07. April 2012 10:39
Minoritenkirche Krems
Karfreitagskonzert bei "Imago Dei"
Das Kontrabass-Ensemble "Ludus Gravis" spielte in der Minoritenkirche auf.
Karfreitagskonzert bei "Imago Dei"
© oe24

"Licht und Schatten" - unter diesem Motto ist am Karfreitagabend im Klangraum Krems Minoritenkirche das Konzert des italienischen Kontrabass-Ensembles "Ludus Gravis" als vorletzte Veranstaltung des diesjährigen Festivals "Imago Dei" vom Publikum akklamiert worden.
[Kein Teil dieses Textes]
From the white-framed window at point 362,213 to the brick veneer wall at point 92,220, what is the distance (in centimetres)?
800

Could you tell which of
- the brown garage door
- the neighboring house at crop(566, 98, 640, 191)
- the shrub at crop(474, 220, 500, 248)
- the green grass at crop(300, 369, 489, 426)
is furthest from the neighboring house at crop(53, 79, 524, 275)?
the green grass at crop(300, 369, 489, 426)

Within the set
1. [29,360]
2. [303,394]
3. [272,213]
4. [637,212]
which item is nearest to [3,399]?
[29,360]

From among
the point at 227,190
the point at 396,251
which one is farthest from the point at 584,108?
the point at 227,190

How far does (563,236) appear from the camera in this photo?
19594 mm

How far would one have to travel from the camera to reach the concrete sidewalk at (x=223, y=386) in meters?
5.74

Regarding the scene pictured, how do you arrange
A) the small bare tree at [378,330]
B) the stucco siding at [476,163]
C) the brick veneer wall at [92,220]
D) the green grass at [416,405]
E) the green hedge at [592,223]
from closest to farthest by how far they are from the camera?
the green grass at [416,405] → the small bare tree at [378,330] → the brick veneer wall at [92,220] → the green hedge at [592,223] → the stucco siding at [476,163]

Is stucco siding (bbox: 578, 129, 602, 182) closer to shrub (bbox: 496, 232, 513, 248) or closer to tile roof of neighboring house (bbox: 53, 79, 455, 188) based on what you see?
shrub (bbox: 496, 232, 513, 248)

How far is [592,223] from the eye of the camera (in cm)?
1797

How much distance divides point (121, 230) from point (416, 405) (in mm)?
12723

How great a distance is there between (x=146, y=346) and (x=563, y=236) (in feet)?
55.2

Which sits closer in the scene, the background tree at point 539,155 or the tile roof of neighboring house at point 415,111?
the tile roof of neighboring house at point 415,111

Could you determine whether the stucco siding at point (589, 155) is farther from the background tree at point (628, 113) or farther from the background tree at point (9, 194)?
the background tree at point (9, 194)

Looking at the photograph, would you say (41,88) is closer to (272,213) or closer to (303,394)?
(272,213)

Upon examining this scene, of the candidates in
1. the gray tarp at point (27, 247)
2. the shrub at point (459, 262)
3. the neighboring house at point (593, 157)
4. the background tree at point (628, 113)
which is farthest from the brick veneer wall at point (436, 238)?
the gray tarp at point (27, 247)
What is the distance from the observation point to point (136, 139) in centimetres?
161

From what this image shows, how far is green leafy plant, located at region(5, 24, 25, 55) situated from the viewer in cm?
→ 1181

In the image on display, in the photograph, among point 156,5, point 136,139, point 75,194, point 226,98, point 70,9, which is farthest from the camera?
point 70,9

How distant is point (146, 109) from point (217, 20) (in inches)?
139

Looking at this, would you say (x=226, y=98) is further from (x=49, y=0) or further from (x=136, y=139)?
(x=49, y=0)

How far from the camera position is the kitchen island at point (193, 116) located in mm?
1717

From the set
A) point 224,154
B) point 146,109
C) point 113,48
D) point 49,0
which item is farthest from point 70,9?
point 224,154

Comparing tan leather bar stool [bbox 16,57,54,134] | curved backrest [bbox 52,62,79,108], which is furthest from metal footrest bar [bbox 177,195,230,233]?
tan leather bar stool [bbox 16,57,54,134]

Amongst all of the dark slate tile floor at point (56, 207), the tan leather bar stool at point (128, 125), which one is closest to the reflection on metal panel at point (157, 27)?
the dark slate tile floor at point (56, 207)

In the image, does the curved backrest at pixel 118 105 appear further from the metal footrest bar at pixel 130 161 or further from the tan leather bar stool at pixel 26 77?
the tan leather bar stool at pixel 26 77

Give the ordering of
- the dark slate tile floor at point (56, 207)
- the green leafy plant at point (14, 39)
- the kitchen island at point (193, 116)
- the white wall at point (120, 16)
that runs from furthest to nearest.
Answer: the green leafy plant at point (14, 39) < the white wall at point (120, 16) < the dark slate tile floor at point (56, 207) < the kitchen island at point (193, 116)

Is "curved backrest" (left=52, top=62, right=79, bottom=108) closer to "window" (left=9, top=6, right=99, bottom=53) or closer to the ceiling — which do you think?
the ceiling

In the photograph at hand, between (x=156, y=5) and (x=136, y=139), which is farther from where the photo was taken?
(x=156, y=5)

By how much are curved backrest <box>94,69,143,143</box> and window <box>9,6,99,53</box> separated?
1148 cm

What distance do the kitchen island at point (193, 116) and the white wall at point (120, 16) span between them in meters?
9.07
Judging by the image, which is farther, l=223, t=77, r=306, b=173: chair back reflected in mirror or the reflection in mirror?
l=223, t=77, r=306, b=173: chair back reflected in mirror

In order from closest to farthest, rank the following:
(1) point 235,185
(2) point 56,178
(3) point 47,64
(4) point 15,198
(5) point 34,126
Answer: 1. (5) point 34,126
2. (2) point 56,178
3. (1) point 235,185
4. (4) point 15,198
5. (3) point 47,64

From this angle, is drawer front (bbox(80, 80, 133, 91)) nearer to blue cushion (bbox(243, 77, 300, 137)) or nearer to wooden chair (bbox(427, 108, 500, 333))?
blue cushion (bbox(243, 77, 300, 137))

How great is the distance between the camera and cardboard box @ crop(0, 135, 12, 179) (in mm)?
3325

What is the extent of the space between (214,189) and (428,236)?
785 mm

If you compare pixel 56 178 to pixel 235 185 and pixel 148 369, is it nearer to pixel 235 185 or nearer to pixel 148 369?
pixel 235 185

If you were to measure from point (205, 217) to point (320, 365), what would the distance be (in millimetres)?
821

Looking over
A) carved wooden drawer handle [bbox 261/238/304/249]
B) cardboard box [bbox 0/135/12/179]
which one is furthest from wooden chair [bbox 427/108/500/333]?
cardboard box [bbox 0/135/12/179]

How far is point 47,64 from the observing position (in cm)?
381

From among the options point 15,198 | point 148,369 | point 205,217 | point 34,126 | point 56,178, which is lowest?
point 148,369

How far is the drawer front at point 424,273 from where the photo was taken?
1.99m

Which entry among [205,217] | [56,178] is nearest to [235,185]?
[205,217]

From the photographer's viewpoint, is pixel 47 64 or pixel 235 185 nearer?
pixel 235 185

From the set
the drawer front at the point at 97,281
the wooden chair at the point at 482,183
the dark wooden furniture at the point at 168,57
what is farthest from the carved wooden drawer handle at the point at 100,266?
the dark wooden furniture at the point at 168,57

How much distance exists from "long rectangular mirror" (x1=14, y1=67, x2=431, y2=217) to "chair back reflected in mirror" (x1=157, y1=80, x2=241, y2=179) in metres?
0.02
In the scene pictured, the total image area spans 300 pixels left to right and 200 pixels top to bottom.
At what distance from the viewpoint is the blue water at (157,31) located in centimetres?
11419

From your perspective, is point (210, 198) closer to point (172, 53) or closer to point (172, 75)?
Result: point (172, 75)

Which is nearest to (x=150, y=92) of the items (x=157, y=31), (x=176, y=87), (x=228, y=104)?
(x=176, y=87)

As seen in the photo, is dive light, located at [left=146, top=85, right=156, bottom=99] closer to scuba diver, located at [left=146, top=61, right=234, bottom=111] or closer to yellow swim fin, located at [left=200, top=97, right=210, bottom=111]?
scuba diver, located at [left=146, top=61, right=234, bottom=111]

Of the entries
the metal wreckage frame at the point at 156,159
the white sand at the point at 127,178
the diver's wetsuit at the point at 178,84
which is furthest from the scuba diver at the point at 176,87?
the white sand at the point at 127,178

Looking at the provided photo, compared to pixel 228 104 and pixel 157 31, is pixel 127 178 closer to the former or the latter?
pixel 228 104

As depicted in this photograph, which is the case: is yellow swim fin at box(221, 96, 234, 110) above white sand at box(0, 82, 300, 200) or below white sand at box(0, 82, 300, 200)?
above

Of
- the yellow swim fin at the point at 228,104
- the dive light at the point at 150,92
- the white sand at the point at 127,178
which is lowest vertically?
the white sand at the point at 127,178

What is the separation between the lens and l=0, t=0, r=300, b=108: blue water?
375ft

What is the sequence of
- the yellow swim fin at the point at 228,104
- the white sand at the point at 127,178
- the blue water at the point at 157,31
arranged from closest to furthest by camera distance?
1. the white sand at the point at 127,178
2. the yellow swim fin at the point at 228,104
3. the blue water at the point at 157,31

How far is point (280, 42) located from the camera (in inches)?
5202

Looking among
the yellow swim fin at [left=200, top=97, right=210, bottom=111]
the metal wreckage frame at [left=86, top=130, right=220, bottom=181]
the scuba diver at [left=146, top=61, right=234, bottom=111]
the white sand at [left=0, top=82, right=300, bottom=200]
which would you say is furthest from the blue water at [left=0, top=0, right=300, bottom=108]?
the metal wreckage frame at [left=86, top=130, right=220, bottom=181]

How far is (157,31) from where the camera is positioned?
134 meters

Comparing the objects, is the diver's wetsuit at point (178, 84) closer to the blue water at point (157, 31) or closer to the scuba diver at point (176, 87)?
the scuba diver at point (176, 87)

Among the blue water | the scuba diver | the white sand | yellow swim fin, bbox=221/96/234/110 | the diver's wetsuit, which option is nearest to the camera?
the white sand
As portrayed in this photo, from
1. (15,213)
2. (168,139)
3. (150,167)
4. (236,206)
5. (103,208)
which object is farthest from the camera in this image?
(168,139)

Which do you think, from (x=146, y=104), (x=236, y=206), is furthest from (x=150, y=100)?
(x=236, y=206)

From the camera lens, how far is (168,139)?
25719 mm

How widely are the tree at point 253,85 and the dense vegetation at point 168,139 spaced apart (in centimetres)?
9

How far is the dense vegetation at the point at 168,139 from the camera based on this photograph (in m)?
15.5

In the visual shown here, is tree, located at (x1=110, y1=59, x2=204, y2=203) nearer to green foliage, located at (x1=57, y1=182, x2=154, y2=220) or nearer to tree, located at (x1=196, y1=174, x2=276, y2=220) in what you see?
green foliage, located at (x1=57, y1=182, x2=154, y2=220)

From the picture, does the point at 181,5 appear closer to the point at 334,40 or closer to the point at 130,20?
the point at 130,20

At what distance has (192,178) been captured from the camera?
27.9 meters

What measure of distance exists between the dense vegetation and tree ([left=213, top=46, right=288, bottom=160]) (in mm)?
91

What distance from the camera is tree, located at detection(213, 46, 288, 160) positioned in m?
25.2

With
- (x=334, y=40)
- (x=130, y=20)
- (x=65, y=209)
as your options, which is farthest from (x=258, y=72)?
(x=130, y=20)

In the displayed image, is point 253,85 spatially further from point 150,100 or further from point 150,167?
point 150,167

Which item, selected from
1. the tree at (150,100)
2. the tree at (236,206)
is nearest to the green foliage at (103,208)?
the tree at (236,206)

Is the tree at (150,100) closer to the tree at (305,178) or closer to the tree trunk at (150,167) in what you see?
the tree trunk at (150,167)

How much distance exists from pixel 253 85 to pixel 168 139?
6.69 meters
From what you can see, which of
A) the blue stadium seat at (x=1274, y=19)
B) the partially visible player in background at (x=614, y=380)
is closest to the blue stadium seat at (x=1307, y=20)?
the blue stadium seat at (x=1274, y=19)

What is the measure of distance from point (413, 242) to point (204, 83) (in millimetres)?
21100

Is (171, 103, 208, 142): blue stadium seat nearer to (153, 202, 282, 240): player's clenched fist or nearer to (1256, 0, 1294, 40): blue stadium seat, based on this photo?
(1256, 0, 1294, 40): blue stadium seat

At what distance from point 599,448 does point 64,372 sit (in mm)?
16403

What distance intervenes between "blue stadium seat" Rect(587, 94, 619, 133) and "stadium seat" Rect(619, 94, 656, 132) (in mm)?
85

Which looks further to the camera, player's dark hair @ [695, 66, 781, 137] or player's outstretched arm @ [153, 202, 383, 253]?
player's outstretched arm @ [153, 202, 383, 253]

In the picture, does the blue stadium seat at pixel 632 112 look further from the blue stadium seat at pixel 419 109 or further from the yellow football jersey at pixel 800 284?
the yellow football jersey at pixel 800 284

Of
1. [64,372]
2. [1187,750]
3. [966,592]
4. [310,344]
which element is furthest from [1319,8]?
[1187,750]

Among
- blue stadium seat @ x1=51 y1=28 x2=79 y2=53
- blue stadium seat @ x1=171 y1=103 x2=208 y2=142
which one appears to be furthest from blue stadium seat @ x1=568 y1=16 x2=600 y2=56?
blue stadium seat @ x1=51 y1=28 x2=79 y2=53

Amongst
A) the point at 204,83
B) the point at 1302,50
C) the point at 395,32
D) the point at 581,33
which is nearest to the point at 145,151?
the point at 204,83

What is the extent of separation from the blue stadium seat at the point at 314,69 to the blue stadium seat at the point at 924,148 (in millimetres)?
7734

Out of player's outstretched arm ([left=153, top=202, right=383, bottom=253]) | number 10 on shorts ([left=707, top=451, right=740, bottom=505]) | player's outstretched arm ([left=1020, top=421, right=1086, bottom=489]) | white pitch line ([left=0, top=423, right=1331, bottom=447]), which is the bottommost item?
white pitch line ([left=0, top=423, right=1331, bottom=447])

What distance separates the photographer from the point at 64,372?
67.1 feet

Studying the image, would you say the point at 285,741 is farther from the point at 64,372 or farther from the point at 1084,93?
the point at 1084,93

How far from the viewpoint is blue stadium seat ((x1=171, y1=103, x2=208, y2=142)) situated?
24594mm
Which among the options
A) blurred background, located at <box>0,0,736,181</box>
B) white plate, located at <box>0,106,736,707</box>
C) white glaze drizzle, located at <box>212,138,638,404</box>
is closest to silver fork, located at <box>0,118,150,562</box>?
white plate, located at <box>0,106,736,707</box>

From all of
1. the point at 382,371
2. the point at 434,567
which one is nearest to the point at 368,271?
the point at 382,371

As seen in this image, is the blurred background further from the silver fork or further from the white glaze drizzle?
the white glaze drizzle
Werke von Pärt, Cage, Scodanibbio, Gubaidulina und Ustwolskaja standen auf dem Programm des Abends, der dem Gedenken an den im Jänner verstorbenen Ensemblemitbegründer Stefano Scodanibbio gewidmet war.

Kontrabässe in Krems
Arvo Pärts "Pari Intervallo" ist eine jener Kompositionen, in die man als Zuhörer unmittelbar hineinkippen kann: meditativer Gestus, ruhiges Fließen, tonale Harmonik, polyphones Gewebe, für fünf Kontrabässe hörfreundlich arrangiert von Ensembleleiter Daniele Roccato. Er hat auch das Klavierstück "Dream" von John Cage für vier Kontrabässe eingerichtet und durch diese Instrumentierung das untypische Melodisch-Traumhafte dieses intimen, als Begleitung zu einer Tanzperformance von Merce Cunningham 1948 entstandenen Stücks hervorgehoben. Feinste Mikrostrukturen mit Dutzenden verschiedenen Spieltechniken prägten Scodanibbios "Movimento X", geleitet von Andrea Cappelleri.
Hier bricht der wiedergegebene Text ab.